Wir sind in der Mitte des Jahres. Etwas geht zuende, und etwas Neues beginnt. Auf France Musique läuft heute Abend ein Konzert mit Chris Potter, Brad Mehldau, John Patitucci und Johnathan Blake vom Festival Radio France Occitanie Montpellier. Passt gut zu meiner Stimmung. Auch das kühle Wetter, zur Abwechselung ist es trocken. Auch die kräftigen, matten Farben von Blättern und Himmel gehen gut zusammen. Heute Abend: Nichts suchen, nichts sich ausdenken, nichts vorbereiten, nichts nachbereiten, sondern so sein und hier sein und da sein und einfach sein. Ein Sein ist ein Sein ist ein Sein.

Samstag, 22. Juni 2024

Emacs 29.4

Emacs 29.4 ist heute veröffentlicht worden. Und with a little help from my friends gelang es mir, auch die letzten Unzulänglichkeiten beim Kompilieren unter macOS Sonoma zu beseitigen.

Entpacken muss man den Tarball nun auf der Kommandozeile. Aber erst wenn man pkg-config per Homebrew installiert, werden alle Bibliotheken gefunden.

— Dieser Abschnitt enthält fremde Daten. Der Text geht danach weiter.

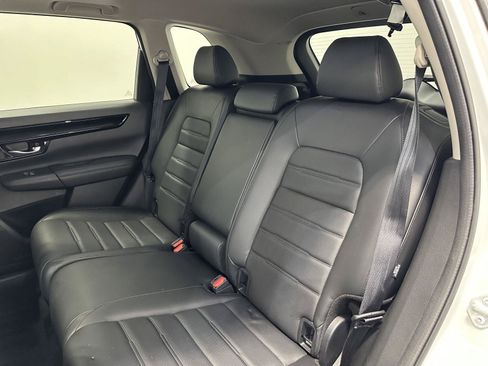 Certified 2023 Honda CR-V EX-L image 29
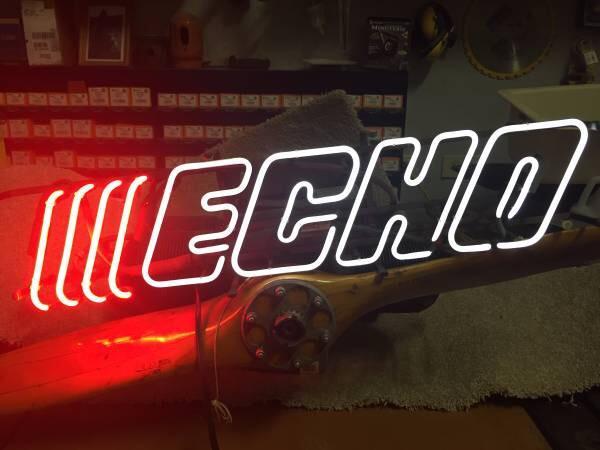 Custom Echd Neon Sign Real Neon Light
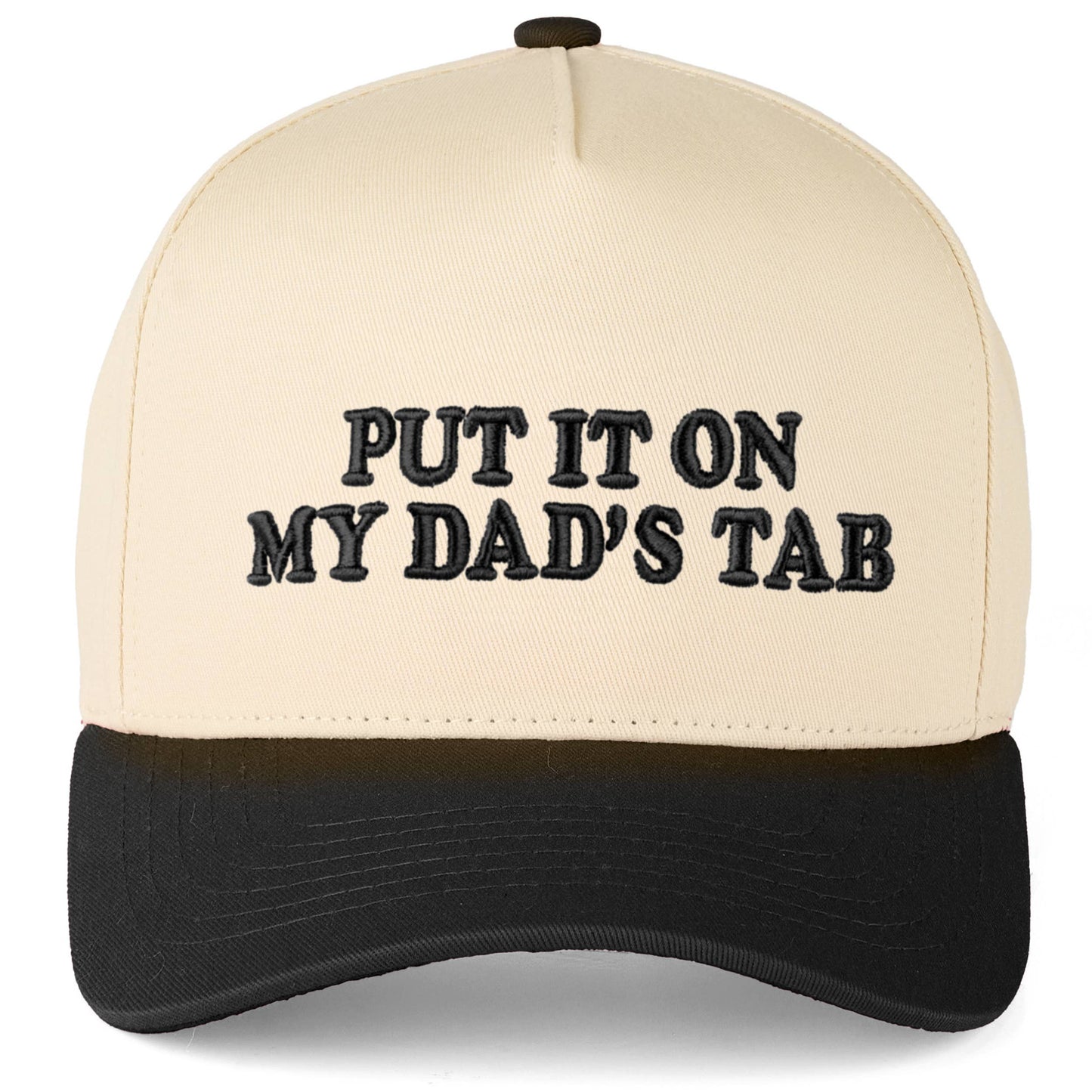 Trucker hat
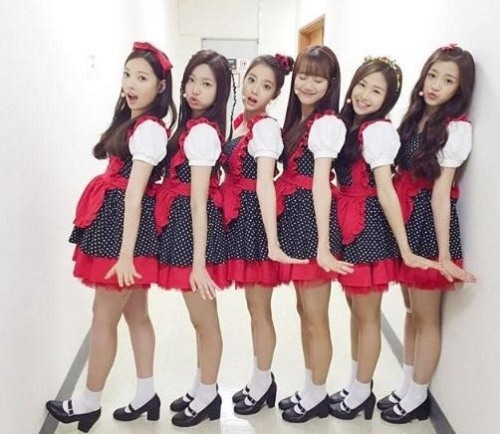 에이프릴 소민 탈퇴, ‘그 이유 알고보니…이거였어?’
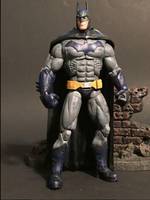 Batman (Marvel Legends) Custom Action Figure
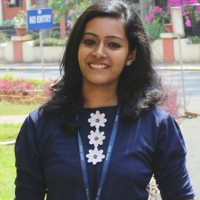 Teena Tomy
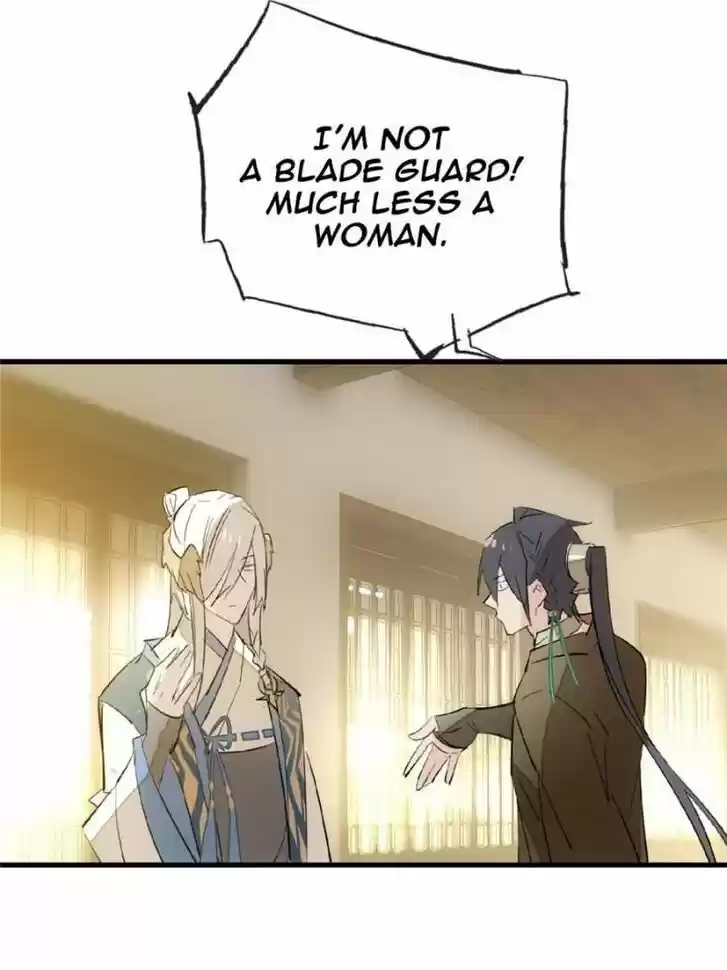 Shifu You Zai Liao Wo Ch.067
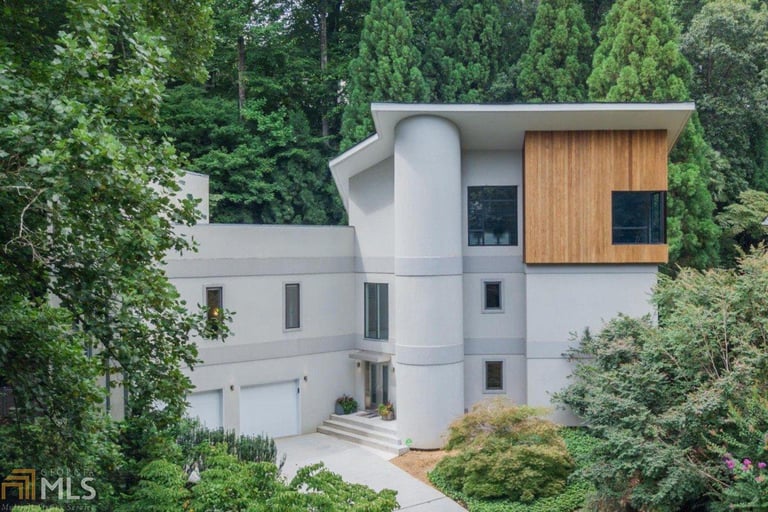 1215 Woods Cir NE, Atlanta, GA 30324 Opendoor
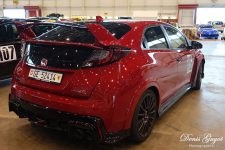 Slalom de Genèveb à Palexpo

GNU Emacs 29.4 (build 1, aarch64-apple-darwin23.5.0, NS appkit-2487.60 Version 14.5 (Build 23F79)) of 2024-06-22

Das Upgrade ist auch diesmal sehr zu empfehlen, in den Release Notes heißt es:

* Changes in Emacs 29.4
Emacs 29.4 is an emergency bugfix release intended to fix the
security vulnerability described below.

** Arbitrary shell commands are no longer run when turning on Org mode.
This is for security reasons, to avoid running malicious commands.

Damit einher geht der Release von Org Mode 9.7.5, der ebenfalls eingespielt werden sollte. Der Bug, um den es geht, besteht seit Org Mode 7.9 = Emacs 24.2. Betroffen sind also beispielsweise auch alte Installationen von Aquamacs Emacs.